8 Aprile 2015
journal.pone.0121166.g004
La diffusione dell’agricoltura avrebbe incontrato resistenze nell’Europa del Nord, e a rivelarlo sarebbero gli ornamenti utilizzati in quelle regioni, che secondo un nuovo studio pubblicato su PLOS One, rimasero quelli utilizzati dagli indigeni prima dell’arrivo dei coltivatori neolitici.
Al contrario, nell’Europa Centrale e Meridionale si diffusero e furono adottate nuove tipologie di ornamenti. Vi sarebbero state perciò due traiettorie culturali a dividere l’Europa nell’arco di tempo considerato dallo studio, e cioè tremila anni, a cavallo tra fine del Mesolitico e inizio del Neolitico.

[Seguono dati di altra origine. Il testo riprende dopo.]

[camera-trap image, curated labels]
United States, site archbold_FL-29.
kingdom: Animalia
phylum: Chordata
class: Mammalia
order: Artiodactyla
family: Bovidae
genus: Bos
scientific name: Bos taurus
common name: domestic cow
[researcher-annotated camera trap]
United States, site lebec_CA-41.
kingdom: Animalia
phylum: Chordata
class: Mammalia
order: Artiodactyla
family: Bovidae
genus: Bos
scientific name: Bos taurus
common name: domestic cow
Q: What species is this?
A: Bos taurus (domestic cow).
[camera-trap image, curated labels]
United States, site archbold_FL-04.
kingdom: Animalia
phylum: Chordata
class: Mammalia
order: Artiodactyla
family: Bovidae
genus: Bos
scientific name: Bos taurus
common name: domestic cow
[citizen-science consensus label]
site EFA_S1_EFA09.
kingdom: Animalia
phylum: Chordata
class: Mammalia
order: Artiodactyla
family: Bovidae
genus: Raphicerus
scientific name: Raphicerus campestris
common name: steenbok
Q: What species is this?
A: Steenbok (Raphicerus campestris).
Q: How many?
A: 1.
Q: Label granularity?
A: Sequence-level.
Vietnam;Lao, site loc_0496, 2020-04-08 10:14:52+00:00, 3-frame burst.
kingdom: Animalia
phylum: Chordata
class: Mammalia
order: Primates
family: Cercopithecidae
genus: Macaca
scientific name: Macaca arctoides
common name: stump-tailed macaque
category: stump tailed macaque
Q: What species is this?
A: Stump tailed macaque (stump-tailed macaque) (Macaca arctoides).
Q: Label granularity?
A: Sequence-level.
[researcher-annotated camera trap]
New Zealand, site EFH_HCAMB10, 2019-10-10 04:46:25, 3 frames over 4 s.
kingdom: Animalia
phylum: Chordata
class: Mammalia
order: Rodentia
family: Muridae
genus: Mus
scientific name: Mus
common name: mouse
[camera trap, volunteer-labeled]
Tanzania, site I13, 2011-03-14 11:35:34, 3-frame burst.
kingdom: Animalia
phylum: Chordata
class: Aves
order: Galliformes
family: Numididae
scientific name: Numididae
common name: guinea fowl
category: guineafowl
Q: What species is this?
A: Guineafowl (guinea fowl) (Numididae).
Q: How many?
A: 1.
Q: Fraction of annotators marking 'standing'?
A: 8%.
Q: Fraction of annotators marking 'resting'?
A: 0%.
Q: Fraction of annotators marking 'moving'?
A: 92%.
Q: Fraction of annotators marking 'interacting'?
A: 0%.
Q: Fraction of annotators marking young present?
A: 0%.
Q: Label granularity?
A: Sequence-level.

[Dall’Abstract: ] La transizione verso l’agricoltura è il processo col quale i gruppi umani sono passati da essere cacciatori raccoglitori di risorse selvatiche di cibo ad essere produttori di cibo. Comprendere come e fino a che estensione la diffusione di comunità agricole dal Vicino Oriente abbia avuto un impatto sulle popolazioni indigene foraggiatrici in Europa è stato oggetto di un vivace dibattito per decadi. Gli studi etnografici ed archeologici hanno dimostrato che la sostituzione  e mescolanza di popolazioni, il commercio, e la diffusione di tratti culturali sulla lunga distanza hanno portato a cambiamenti rilevabili nei codici simbolici espressi da associazioni di ornamenti sul corpo umano. Nello studio si utilizzano gli ornamenti personali per documentare i cambiamenti nella geografia culturale durante la transizione Mesolitico-Neolitico. Nello studio si presenta una matrice binaria di 224 tipi di grani di collane ritrovati presso 212 unità stratigrafiche mesolitiche europee e 222 unità stratigrafiche del Primo Neolitico, verso una serie di analisi spaziali e multivariate. I risultati rivelano tendenze coerenti da un punto di vista diacronico e geografico nell’uso di ornamenti personali durante la transizione verso il Neolitico. L’adozione di nuove tipologie di grani, combinata con l’appropriazione selettiva di vecchi ornamenti da parte  dei contadini in arrivo è identificata nell’Europa meridionale e centrale, mentre la resistenza culturale, che conduce alla quasi esclusiva persistenza di ornamenti personali indigeni caratterizza il Nord Europa. Si sostiene che questo pattern rifletta due diverse traiettorie culturali con differenti potenziali per il flusso di geni.
Lo studio “Ornaments Reveal Resistance of North European Cultures to the Spread of Farming”, di Solange Rigaud, Francesco d’Errico, Marian Vanhaeren, è stato pubblicato su PLOS One.
Link: PLOS One; New York University 

Fig 4. Cartografia della configurazione delle tipologie di grani nel Primo Neolitico

A) Diffusione su larga scala di tipologie di ornamenti esclusivamente neolitici; B) Diversificazione delle tipologie di ornamenti del Primo Neolitico; C) Persistenza di tipologie di grani del Mesolitico nel Neolitico; D) Emergere di nuove tipologie di grani su scala regionale. Le linee bianche puntinate indicano i principali cambiamenti nelle associazioni delle tipologie di grani nell’Europa Sud Orientale. Ellissi puntinate arancioni mostrano le due aree nelle quali numerose tipologie di nuovi grani furono adottate durante la fine del Primo Neolitico. Le aree a colori ombreggiati indicano la distribuzione geografica delle culture archeologiche MEN (rosa), DEN (verde) e BEN (blu), considerate nell’analisi. Le mappe sono state fatte da S.R. utilizzando il software ArcGIS 9.3.1. Alcune tipologie di grani sono state ridisegnate da [6467]. Da PLOS One, © 2015 Rigaud et al., Creative Commons Attribution License.